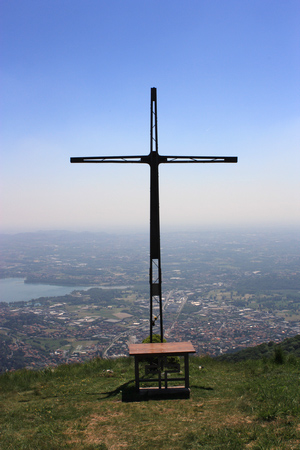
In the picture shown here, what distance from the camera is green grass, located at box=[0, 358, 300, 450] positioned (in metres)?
4.90

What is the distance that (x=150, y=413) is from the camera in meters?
6.30

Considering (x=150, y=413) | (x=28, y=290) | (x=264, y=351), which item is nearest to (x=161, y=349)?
(x=150, y=413)

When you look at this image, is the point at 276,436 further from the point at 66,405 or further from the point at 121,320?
the point at 121,320

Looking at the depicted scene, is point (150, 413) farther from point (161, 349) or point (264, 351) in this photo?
point (264, 351)

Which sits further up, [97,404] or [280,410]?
[280,410]

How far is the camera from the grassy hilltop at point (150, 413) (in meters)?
4.90

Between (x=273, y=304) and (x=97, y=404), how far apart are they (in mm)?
55935

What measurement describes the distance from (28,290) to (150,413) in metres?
78.5

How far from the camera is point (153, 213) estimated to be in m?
9.55

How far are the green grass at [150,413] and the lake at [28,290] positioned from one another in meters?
62.9

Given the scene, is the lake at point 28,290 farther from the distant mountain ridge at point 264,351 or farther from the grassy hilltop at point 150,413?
the grassy hilltop at point 150,413

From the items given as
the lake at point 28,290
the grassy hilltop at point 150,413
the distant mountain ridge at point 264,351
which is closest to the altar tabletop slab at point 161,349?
the grassy hilltop at point 150,413

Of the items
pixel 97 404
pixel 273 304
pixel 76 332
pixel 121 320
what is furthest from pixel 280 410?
pixel 273 304

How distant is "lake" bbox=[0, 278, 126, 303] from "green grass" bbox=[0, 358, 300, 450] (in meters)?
62.9
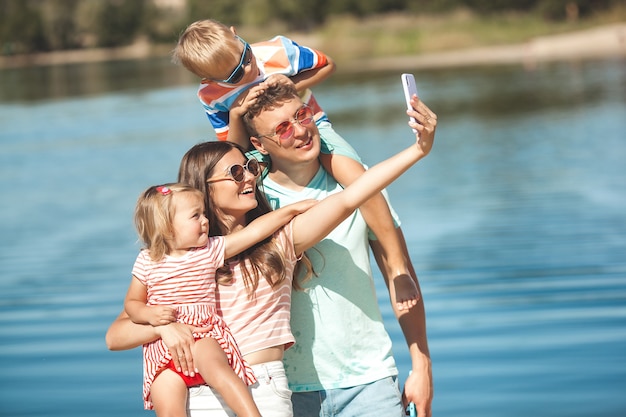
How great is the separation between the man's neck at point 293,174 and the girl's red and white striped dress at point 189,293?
0.40 metres

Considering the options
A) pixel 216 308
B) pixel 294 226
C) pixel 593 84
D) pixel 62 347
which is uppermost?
pixel 593 84

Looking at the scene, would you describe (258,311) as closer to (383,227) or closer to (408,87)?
(383,227)

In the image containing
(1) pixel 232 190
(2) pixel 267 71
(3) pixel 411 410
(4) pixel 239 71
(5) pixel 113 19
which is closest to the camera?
(1) pixel 232 190

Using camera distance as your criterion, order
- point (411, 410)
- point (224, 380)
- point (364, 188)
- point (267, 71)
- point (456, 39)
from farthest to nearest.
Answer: point (456, 39) → point (267, 71) → point (411, 410) → point (364, 188) → point (224, 380)

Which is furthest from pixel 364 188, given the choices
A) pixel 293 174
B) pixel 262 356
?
pixel 262 356

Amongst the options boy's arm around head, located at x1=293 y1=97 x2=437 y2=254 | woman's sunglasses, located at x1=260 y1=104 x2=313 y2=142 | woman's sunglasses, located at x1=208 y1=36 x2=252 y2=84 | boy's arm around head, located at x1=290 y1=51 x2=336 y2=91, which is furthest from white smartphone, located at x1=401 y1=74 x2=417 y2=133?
boy's arm around head, located at x1=290 y1=51 x2=336 y2=91

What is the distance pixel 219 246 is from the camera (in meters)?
2.98

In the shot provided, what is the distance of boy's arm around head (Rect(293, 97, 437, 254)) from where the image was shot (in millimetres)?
2812

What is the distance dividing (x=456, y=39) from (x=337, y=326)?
45.6 m

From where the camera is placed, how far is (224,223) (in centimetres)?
312

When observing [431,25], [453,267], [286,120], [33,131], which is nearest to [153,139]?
[33,131]

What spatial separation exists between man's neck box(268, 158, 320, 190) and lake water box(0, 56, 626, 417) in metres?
1.53

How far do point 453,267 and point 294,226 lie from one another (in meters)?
5.56

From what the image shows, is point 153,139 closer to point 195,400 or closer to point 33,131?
point 33,131
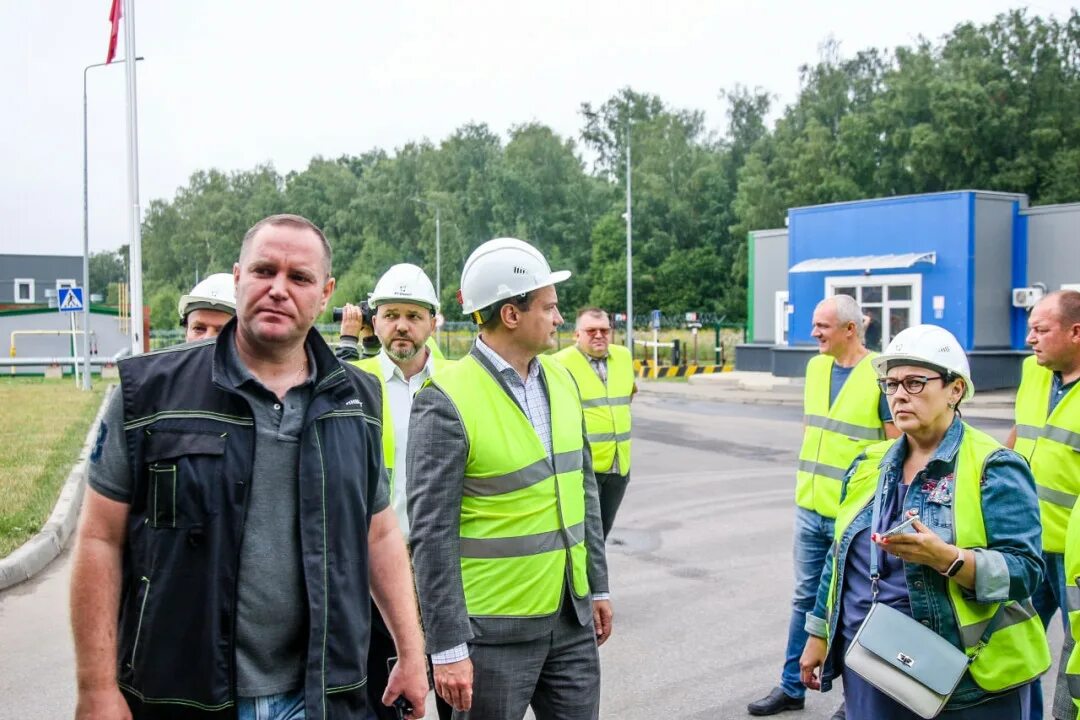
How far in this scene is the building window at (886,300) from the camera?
2731 cm

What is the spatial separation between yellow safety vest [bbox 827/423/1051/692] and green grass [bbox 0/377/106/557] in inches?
302

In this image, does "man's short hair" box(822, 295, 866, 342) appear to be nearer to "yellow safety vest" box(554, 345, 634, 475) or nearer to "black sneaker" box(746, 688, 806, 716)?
"black sneaker" box(746, 688, 806, 716)

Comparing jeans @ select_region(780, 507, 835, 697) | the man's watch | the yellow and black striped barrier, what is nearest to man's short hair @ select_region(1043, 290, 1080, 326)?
jeans @ select_region(780, 507, 835, 697)

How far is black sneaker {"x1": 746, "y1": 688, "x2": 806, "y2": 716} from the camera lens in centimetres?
528

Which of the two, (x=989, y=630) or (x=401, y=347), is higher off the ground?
(x=401, y=347)

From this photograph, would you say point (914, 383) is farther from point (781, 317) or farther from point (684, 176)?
point (684, 176)

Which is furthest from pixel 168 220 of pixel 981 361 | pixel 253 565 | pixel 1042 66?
pixel 253 565

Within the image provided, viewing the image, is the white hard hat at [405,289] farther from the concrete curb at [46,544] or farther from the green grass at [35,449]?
the green grass at [35,449]

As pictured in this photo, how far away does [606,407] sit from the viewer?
7301 mm

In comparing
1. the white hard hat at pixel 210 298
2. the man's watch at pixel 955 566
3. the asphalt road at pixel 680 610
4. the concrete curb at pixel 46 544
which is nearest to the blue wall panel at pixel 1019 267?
the asphalt road at pixel 680 610

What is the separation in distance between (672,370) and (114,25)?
20964mm

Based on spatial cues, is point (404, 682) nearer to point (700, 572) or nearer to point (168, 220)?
point (700, 572)

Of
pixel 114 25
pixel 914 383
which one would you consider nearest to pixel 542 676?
pixel 914 383

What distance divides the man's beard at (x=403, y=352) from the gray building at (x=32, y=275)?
87924 millimetres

————————

**Given task**
Format the stretch from the line containing "Within the image" through the end of the records as a Markdown table with the columns Row and Text. Give each nonblank line its own numbered row and leave out the blank lines.

**Solution to this exercise**
| Row | Text |
|---|---|
| 1 | Within the image provided, viewing the image, is the white hard hat at [405,289] farther from the concrete curb at [46,544] or farther from the green grass at [35,449]? |
| 2 | the green grass at [35,449] |
| 3 | As pictured in this photo, how far away does [606,407] sit from the viewer? |
| 4 | 7301 mm |
| 5 | In comparing |
| 6 | 1. the white hard hat at pixel 210 298 |
| 7 | 2. the man's watch at pixel 955 566 |
| 8 | 3. the asphalt road at pixel 680 610 |
| 9 | 4. the concrete curb at pixel 46 544 |
| 10 | which is nearest to the blue wall panel at pixel 1019 267? |
| 11 | the asphalt road at pixel 680 610 |
| 12 | What is the separation in distance between (672,370) and (114,25)? |
| 13 | 20964mm |
| 14 | Based on spatial cues, is point (404, 682) nearer to point (700, 572) or nearer to point (168, 220)? |
| 15 | point (700, 572) |
| 16 | Of |
| 17 | pixel 114 25 |
| 18 | pixel 914 383 |
| 19 | which one would you consider nearest to pixel 542 676? |
| 20 | pixel 914 383 |
| 21 | What distance divides the man's beard at (x=403, y=352) from the gray building at (x=32, y=275)? |
| 22 | 87924 millimetres |